The Complete Magazine on Open Source

Best open source databases for IoT applications

3.9K 0

The Internet of Things (IoT), because of its inherent nature, requires certain features in the databases associated with it. This article gives a tiny selection of open source database management systems that are suited to usage for the IoT.

The term ‘Internet of Things’ is used to refer to: (i) the global network of smart objects interconnected by means of Internet technologies, (ii) the set of supporting technologies necessary to realise this, i.e., RFIDs, sensors, inter-machine communicating devices, and (iii) the ensemble of applications and services leveraging such technologies to open new business and marketing opportunities.

According to a report by Gartner, 8.4 billion interconnected devices will be in use in the world in 2017. The Internet of Things presents highly novel challenges, especially to database management systems, like integrating tons of voluminous data in real-time, processing events as they stream, and dealing with the security of data. An example would be IoT based environment temperature sensors fitted in smart cities, which produce huge amounts of data on the temperature and humidity of the live atmosphere in just a few minutes.

In order to handle IoT data effectively, it is highly important to find the right sort of database. But choosing an efficient database for IoT applications could be really challenging as the IoT environment is not always the same. There are many factors which have to be kept in mind while choosing a database for IoT applications. The most important of these are scalability, ability to handle huge amounts of data at adequate speeds, flexible schema, portability with varied analytical tools, security and costs.

An IoT database should have the capability of being fault-tolerant and highly available. If any node in the database cluster goes down, it should still be capable of accepting read and write requests. Distributed databases make multiple copies or replicas of data, and write the data over multiple servers. If any server storing the data fails, then other servers take over the task of storing and respond to the query till the failed server is up. IoT databases should be highly available, as the IoT database handling systems can face highly voluminous writes and stores. If any database server is down or the data write is too high for a distributed database in real-time, data can be stored in the messaging system until the database processes the backlog of data or any additional servers which are added to the main database cluster.

The following are some of the top open source databases available for IoT based applications.

InfluxDB
InfluxDB is an open source distributed time series database developed by InfluxData. It is written in the Go programming language, and is based on LevelDB, a key-value database. In addition to a front-end, an HTTP interface and libraries are provided to users for database interaction. The main advantage of InfluxDB is its capacity to aggregate values in time buckets on-the-fly without any manual intervention.

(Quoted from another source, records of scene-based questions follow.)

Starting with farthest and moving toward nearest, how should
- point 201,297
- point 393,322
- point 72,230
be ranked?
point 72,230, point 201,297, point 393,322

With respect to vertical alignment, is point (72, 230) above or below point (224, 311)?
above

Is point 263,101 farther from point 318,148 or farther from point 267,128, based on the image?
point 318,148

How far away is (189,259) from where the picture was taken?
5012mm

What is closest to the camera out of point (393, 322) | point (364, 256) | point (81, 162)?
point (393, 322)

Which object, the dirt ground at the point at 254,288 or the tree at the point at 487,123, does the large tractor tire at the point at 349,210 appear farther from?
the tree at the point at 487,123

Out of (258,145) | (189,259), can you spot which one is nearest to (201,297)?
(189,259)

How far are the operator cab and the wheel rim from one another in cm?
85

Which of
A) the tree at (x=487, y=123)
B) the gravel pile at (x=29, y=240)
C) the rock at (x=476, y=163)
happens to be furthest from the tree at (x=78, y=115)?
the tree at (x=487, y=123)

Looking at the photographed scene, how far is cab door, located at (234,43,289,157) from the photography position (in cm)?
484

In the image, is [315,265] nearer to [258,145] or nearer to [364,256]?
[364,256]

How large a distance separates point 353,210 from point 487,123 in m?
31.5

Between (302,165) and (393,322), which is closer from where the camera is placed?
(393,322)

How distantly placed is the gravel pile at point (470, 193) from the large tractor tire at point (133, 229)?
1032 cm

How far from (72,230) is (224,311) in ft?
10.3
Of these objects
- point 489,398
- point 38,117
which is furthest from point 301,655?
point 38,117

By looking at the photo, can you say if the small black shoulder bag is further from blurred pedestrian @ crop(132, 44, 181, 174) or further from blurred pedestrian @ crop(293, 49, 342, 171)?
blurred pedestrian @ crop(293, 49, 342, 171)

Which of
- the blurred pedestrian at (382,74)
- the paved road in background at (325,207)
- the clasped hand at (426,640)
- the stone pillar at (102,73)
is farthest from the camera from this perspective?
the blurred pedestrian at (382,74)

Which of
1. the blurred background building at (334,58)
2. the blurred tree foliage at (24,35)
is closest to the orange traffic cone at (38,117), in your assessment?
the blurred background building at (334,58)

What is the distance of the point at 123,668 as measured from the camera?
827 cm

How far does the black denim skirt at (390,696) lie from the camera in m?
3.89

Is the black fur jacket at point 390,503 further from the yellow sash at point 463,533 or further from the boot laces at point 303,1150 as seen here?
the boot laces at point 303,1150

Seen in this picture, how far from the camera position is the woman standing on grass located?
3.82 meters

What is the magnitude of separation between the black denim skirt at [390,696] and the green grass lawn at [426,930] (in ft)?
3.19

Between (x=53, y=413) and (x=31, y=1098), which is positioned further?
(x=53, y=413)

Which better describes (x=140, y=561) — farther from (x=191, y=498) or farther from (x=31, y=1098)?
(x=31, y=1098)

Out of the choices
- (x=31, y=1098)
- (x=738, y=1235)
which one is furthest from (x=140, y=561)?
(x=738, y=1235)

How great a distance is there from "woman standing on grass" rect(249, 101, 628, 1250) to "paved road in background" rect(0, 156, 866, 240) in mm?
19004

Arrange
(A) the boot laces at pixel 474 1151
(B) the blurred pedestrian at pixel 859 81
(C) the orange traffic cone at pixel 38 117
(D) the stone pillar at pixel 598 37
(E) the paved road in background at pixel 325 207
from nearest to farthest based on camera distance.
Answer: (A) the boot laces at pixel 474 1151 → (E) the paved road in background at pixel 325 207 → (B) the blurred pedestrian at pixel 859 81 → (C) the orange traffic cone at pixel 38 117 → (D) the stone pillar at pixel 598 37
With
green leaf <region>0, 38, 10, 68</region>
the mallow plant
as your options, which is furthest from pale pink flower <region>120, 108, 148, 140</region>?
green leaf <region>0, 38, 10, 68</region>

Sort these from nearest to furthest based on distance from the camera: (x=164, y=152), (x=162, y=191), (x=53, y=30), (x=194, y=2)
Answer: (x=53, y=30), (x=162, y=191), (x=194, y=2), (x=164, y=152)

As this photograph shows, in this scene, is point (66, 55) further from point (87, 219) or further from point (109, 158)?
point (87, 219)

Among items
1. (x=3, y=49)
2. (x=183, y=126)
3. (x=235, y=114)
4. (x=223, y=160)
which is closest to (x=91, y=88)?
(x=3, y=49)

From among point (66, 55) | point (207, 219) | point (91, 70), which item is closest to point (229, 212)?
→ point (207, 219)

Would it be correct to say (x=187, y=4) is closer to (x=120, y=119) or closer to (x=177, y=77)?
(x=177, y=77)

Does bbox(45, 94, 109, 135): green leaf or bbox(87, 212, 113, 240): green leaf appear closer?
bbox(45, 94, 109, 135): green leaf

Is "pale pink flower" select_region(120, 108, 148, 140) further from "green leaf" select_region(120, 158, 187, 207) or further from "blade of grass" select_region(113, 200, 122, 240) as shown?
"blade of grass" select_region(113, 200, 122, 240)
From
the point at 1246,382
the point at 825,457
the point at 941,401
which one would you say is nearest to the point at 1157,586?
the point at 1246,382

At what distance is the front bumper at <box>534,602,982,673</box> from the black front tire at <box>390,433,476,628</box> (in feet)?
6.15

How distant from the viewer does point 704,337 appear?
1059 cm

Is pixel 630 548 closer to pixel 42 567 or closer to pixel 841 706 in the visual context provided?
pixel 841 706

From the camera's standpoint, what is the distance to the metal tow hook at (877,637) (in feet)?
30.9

InfluxDB can be accessed by software like Grafana, which is a powerful front-end tool providing visualisation features for time series data. InfluxDB has no external dependencies and SQL like queries are used for querying a data structure comprising measurements, series and points. Each point consists of varied key-value pairs called fieldset and timestamp. Values can be 64-bit integers, 64-bit floating points, strings and Booleans. Points are indexed by their time and tagset. InfluxDB stores data via HTTP, TCP and UDP.

Features

  • Purely written in the Go programming language and facilitates compilation into a single binary with no external dependencies.
  • High performance customised data store written especially for time series data. The TSM engine of InfluxDB allows efficient and high speed data storage and compression.
  • Plugins support for other data ingestion protocols like Graphite, collectd, OpenTSDB.
  • In-built Web front-end tool for database and user administration.
  • Competent in merging multiple series together.

Official website: https://www.influxdata.com/
Latest version: 1.1.1

Figure 1: WebUI for InfluxDB

CrateDB
CrateDB is an open source distributed SQL database management system developed by Crate.io Inc., which fully integrates a searchable document-oriented data store. Christian Lutz, CEO of Crate.io, said, “When we founded Crate.io we set out to reinvent SQL for the machine data era. Today, 75 per cent of our customers use CrateDB for managing machine and IoT because of its easy usage, performance and versatility.”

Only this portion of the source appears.